According to new federal guidelines, prescription painkillers must not be the first choice to treat normal ailments, such as back pain and arthritis. The guidelines have been planned to change how doctors prescribe drugs such as OxyContin and Vicodin and to reduce their usage.

Due to rise in number of cases of addiction and abuse linked to these strong opioids drugs, the Centers for Disease Control and Prevention (CDC) has asked primary care doctors to prefer and go for physical therapy, exercise and over-the-counter pain medications prior to selecting painkillers for chronic pain.

Medications such as morphine and oxycodone and also illegal narcotics like heroin, come among Opioid drugs.

The latest recommendations, which doctors don’t have to follow, represent an initiative to reverse roughly 20 years of increasing use of painkiller, which is also blamed by public health officials for over four-fold rise in overdose deaths associated with the drugs.

The US doctors wrote roughly 200 million prescriptions for opioid painkillers in 2014, while the toll of deaths tied to the drugs went up to nearly 19,000, which is the highest number on record.

In an interview with the Associated Press, Dr.
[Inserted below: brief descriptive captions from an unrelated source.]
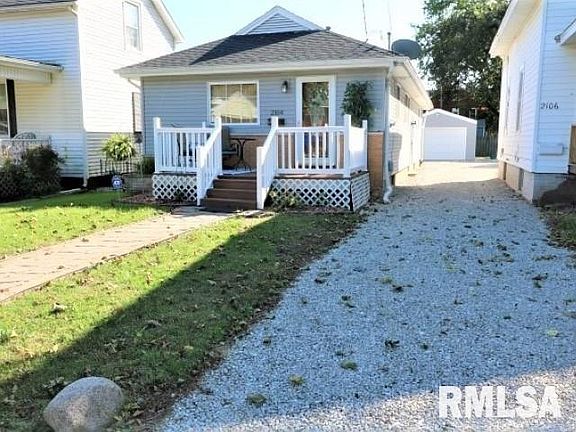 2nd image of 2104 W Ayres Ave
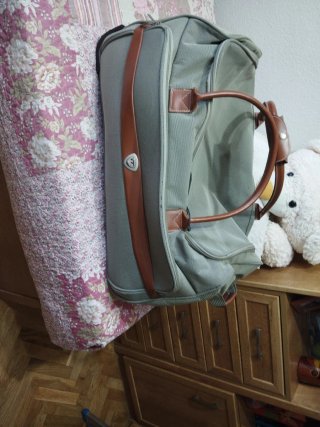 Bolso maleta con ruedas amplio y cuidado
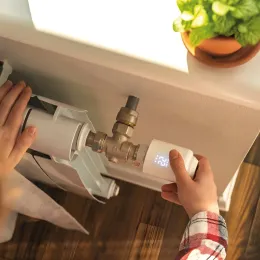 TESLA WiFi SV50 - inteligentná termostatická hlavica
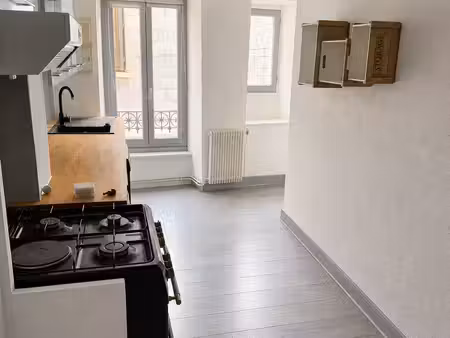 à louer – maison entièrement rénovée – saint-germain-lembron – 92 m²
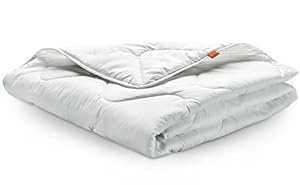 sleepling Bettdecke 135x200 cm, Sommerdecke, Sommerbettdecke leicht 135 x 200, Made in EU, Oeko-Tex 100, Waschbar 60 Grad, 100% feine Mikrofaser, Basic 100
Tom Frieden, the CDC's director, said that they have been trying to come up with a safer and more efficient course to deal with the chronic pain. Dr. Frieden added that the risks of addiction and death have been very well documented for such medications.

Over 40 people in the United States die every day because of painkiller overdoses, which is a shocking rate, termed as ‘doctor driven’ by Dr. Frieden.

As part of the fresh guidelines, doctors will prescribe painkillers only after they have considered non-addictive pain relievers, changes in behavior and other substitutes. The CDC has also asked doctors to advise the lowest effective dose possible. It also wants doctors to continue prescribing the drugs on in case they notice significant improvement among patients.